Cumulative probability p
The curvature threshold r, determined by the cumulative probability p, relates to whether learning samples include positions of non-discontinuity, which in turn affects the subsequent identification results of discontinuity sets. If there are many points located on the edges in the learning samples, the FCM tends to cluster the edges as a separate set during point classification, leading to one output of the network being recognized as edges, which hampers the identification accuracy of discontinuity sets.
Figure 15a–d illustrate the removal of edges for different cumulative probabilities p. When p is set as 0.9, some points on the edges are not eliminated, but at p = 0.8, most edge points are removed. However, selecting a smaller p would remove points from discontinuities due to their rough and even nature. Therefore, it is advisable to select a p between 0.8 and 0.9 to achieve the desired results.
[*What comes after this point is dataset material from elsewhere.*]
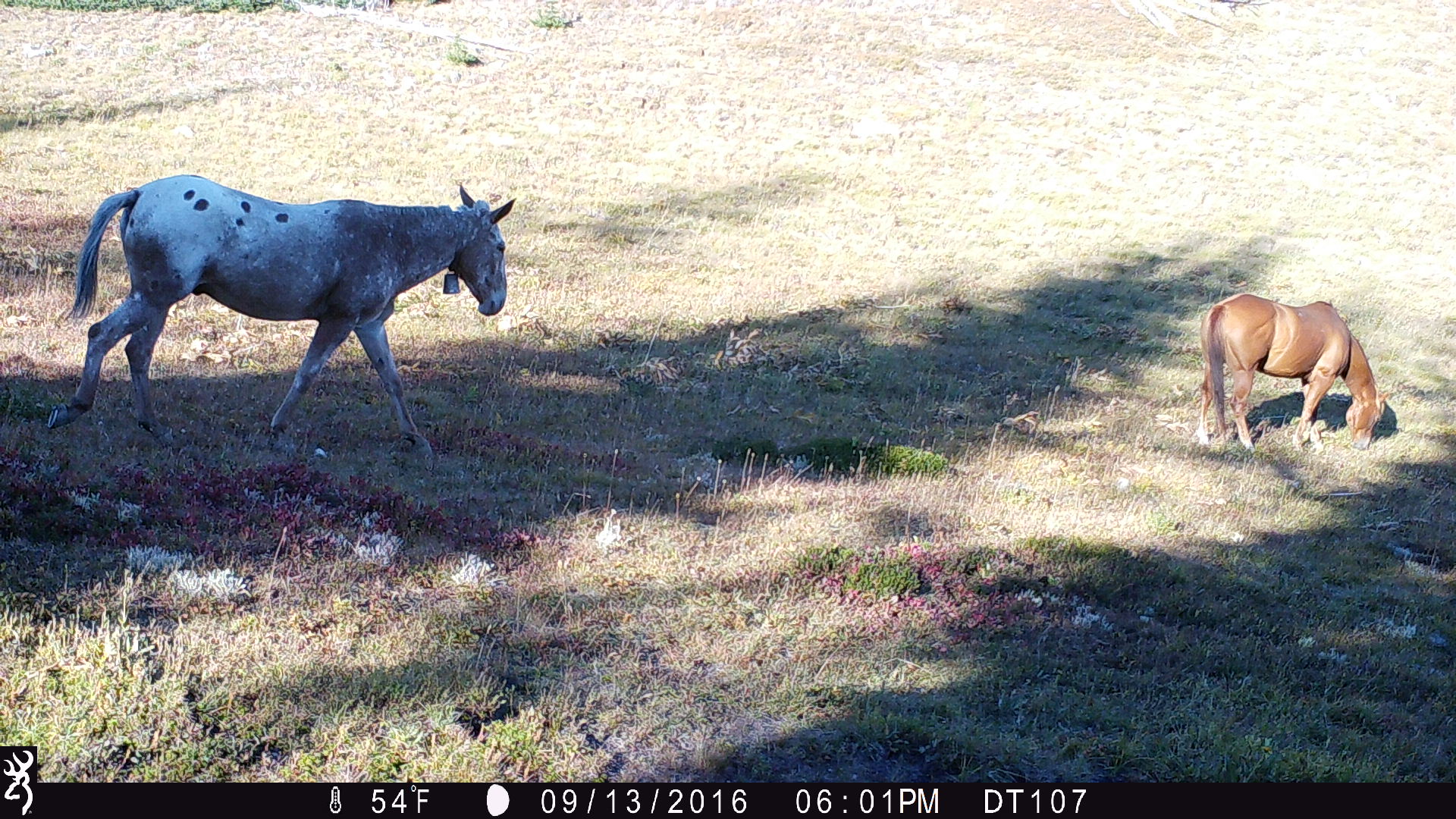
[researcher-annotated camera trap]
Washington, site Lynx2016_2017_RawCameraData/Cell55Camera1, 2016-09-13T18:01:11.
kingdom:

Time threshold and number of learning samples
By conducting a comprehensive analysis, an appropriate number of learning samples and time threshold T are determined. Figure 16 illustrates the elapsed time during multiple executions of the PSO algorithm for case A, considering various numbers of learning samples. It can be observed that there is a distinct time gap that serves as a criterion to identify premature convergence in the PSO algorithm. Figure 16 also presents the longest time for premature convergence, as well as the shortest and longest times for non-premature convergence under different numbers of learning samples. It is evident that as the number of learning samples increases, both the shortest and longest time increases. When the sample is more than 300, the shortest time of 159.15 s at a sample quantity of 300 is an acceptable range. However, the longest time increases significantly to 3233.51 s when the sample quantity is 1000, resulting in a substantial time increase. Therefore, the sample quantity should be below 300, as both the minimum and maximum times fall within an acceptable range. Furthermore, at a sample quantity of 300, the longest time required for premature convergence is 49.71 s. Taking all factors into consideration, this study sets the time threshold as 50 s.
Optimal parameters
The optimal values for the parameters in different steps of the proposed method are as follows: In step 2, the value of K used to compute the normal vector and curvature is set as 40. For automated learning sample selection at step 3, the curvature threshold p, as analyzed in “Cumulative probability p,” is set between 0.8 and 0.9. The number of colors assigned to the point cloud determines the number of clusters C during colorization based on normal vectors. The sample quantity and time threshold, analyzed in “Time threshold and number of learning samples,” are set as less than 300 and 50 s, respectively.
Result for case B
Figure 6b displays three distinct colors with K = 40, indicating the presence of three discontinuity sets in case B, which is consistent with the results of the field investigation. Utilizing the optimal parameters described in “Optimal parameters,” a total of 184 points were randomly selected from the edge-removed point cloud of case B (p = 0.85) and subjected to classification using improved FCM. Figure 17 illustrates the distribution of the 184 points, which are categorized into three sets: 43 points in discontinuity set 1, 43 points in set 2, and 98 points in set 3.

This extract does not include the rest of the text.